MARZO
MARZO
CONOCEMOS EL JARDÍN A PARTIR DE LAS EMOCIONES
FUNDAMENTACIÓN:
El periodo de adaptación es el comienzo de un proceso, de una dinámica de acción que se va construyendo a lo largo del ciclo escolar. Implica, vivenciar situaciones nuevas, cambios, replanteos e iniciación de nuevas relaciones. Si bien los estudiantes de sala de 4 ya han tenido experiencia en el jardín, igualmente necesitan ambientarse a la nueva sala, a otros compañeros, a nuevas rutinas y acuerdos, por eso, el regreso al Jardín supone volver a recordar todas las cosas que aprendimos y renovar las ganas de seguir aprendiendo e interactuando unos con los otros, creando nuevos vínculos para la conformación de un nuevo grupo, logrando reconocer el ambiente escolar del jardín como un lugar confiable, un “lindo lugar” al que los estudiantes tengan ganas de llegar y quedarse, ofreciéndoles desafíos y nuevas propuestas, además de sentirse contenidos y queridos.
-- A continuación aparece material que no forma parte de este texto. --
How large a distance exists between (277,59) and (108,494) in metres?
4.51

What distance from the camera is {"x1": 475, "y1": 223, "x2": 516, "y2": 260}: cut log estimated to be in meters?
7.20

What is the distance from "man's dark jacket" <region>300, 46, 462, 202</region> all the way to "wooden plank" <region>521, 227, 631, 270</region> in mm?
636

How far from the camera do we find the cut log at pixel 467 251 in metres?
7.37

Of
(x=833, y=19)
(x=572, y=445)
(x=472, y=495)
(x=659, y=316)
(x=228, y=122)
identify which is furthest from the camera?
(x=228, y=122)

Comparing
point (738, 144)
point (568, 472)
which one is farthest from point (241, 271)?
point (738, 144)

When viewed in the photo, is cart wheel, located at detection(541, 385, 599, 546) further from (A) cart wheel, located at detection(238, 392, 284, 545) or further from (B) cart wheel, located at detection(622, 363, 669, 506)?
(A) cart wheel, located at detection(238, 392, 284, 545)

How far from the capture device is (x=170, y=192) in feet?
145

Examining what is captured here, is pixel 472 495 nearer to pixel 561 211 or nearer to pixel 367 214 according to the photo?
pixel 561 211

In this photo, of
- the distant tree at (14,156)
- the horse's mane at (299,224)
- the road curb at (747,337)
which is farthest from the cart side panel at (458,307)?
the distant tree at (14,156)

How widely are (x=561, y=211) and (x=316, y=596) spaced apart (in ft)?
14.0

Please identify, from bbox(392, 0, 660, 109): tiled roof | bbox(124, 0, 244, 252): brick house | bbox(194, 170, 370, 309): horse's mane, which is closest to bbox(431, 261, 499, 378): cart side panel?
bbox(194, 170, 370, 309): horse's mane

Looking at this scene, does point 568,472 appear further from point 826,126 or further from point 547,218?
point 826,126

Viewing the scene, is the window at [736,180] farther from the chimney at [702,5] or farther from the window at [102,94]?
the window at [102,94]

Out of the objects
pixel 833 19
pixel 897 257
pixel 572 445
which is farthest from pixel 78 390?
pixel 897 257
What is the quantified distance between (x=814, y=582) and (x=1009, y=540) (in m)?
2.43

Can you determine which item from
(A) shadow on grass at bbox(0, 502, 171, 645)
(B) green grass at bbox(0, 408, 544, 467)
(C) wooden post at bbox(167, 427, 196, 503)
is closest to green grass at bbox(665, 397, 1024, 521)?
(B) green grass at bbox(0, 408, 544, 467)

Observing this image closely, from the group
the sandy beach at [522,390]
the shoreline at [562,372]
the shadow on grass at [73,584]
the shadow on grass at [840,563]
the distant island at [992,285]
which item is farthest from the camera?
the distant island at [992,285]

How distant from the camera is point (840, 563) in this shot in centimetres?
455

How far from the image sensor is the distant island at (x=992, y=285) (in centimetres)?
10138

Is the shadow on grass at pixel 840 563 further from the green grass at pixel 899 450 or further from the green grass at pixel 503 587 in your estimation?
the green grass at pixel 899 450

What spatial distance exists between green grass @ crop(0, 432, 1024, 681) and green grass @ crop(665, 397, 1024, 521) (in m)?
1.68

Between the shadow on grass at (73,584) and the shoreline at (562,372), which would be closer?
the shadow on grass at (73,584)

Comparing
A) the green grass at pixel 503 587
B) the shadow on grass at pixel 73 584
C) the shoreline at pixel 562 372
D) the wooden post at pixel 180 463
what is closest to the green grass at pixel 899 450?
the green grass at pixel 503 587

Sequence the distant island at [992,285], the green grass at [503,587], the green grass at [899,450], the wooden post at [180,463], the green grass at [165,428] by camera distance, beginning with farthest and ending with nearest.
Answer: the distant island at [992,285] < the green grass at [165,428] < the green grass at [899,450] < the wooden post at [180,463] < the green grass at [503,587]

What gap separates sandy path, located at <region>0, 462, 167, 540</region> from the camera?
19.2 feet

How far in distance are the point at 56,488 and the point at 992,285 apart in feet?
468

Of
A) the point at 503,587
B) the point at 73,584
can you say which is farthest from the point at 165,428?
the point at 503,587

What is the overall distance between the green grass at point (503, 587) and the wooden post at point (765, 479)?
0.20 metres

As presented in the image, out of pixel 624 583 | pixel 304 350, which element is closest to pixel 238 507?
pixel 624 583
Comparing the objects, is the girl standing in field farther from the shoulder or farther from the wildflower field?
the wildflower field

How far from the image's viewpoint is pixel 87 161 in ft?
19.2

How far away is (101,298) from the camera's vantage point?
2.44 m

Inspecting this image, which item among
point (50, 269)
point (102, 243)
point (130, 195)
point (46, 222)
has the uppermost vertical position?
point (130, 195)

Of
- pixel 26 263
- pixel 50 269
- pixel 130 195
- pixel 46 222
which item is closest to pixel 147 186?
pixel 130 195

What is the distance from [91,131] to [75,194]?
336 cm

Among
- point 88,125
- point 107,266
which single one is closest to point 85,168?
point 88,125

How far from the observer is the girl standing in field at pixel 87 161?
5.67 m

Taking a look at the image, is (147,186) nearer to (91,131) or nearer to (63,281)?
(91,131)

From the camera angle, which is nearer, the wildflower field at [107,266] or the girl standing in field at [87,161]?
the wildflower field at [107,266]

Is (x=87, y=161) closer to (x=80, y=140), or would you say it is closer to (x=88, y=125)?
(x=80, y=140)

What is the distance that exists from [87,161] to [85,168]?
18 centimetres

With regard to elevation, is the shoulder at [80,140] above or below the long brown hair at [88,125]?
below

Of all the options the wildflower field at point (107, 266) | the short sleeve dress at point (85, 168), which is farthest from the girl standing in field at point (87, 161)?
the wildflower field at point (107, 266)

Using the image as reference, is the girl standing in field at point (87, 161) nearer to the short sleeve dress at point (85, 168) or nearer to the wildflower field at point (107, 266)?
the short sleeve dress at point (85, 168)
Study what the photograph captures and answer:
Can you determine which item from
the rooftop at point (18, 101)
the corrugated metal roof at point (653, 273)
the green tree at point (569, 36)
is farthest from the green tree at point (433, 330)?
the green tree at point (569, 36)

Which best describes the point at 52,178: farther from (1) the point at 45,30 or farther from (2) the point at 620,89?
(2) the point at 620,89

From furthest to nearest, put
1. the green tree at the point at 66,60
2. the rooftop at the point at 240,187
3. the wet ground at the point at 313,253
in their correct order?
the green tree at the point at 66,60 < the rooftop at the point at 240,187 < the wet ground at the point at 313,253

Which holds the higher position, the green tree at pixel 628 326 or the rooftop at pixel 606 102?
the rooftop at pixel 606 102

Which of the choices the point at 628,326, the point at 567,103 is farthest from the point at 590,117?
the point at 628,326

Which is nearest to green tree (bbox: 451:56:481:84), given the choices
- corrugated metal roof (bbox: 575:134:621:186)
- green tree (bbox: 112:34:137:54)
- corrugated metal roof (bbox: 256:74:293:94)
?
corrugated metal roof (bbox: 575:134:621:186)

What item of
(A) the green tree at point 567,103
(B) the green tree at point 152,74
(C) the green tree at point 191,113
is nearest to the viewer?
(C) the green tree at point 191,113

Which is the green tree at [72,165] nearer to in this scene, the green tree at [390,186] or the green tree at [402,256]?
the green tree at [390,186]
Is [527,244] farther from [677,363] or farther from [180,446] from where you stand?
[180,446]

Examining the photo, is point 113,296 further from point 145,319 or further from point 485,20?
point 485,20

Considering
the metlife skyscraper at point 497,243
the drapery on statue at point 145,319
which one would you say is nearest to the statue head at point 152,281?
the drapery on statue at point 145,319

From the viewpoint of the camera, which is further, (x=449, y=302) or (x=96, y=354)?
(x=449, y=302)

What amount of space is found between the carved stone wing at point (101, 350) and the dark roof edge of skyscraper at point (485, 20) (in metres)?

Para que se generen vínculos positivos es esencial que el juego sea parte del hacer cotidiano de nuestras salas; por lo que propondremos diferentes propuestas didácticas para que los/as niños/as puedan ir adquiriendo acuerdos de convivencia y hábitos, así como también se puedan establecer vínculos afectivos con sus pares y docentes. Todo ello les permitirá incorporarse progresivamente con autonomía, seguridad y confianza al ámbito del jardín. También vamos a trabajar en estos primeros días a partir del cuento “MONSTRUO TRISTE MONSTRUO FELIZ” el cual nos invita a conocer nuestras emociones, identificarlas, nombrarlas y poder expresarlas. Haciendo hincapié en la importancia de la educación emocional, ya que creemos muy importante que los/as niños/as aprendan a reconocer las distintas emociones que experimentan (en situaciones del ámbito escolar, como así también por fuera de él), para comprenderse mejor a sí mismos y adquirir herramientas para resolver algunos conflictos de manera autónoma.
OBJETIVOS
Favorecer la adaptación al jardín a través de vivencias placenteras.
Iniciarse en el trabajo organizado a partir de las actividades lúdicas propuestas adquiriendo confianza en sus posibilidades.
Explorar a través del juego distintas emociones y sentimientos que le permitan integrarse al grupo como a todo el jardín.
Reflexionar sobre algunas situaciones cotidianas y los diferentes modos de actuar.
Iniciarse en el reconocimiento de las emociones y de allí comenzar el proceso para poder nombrarlas y gestionarlas.
Adquirir confianza y seguridad para actuar con iniciativa y autonomía; expresando pensamientos, sentimientos y emociones.
Ofrecer oportunidades para que los niños/as conozcan y se apropien del jardín y sus normas.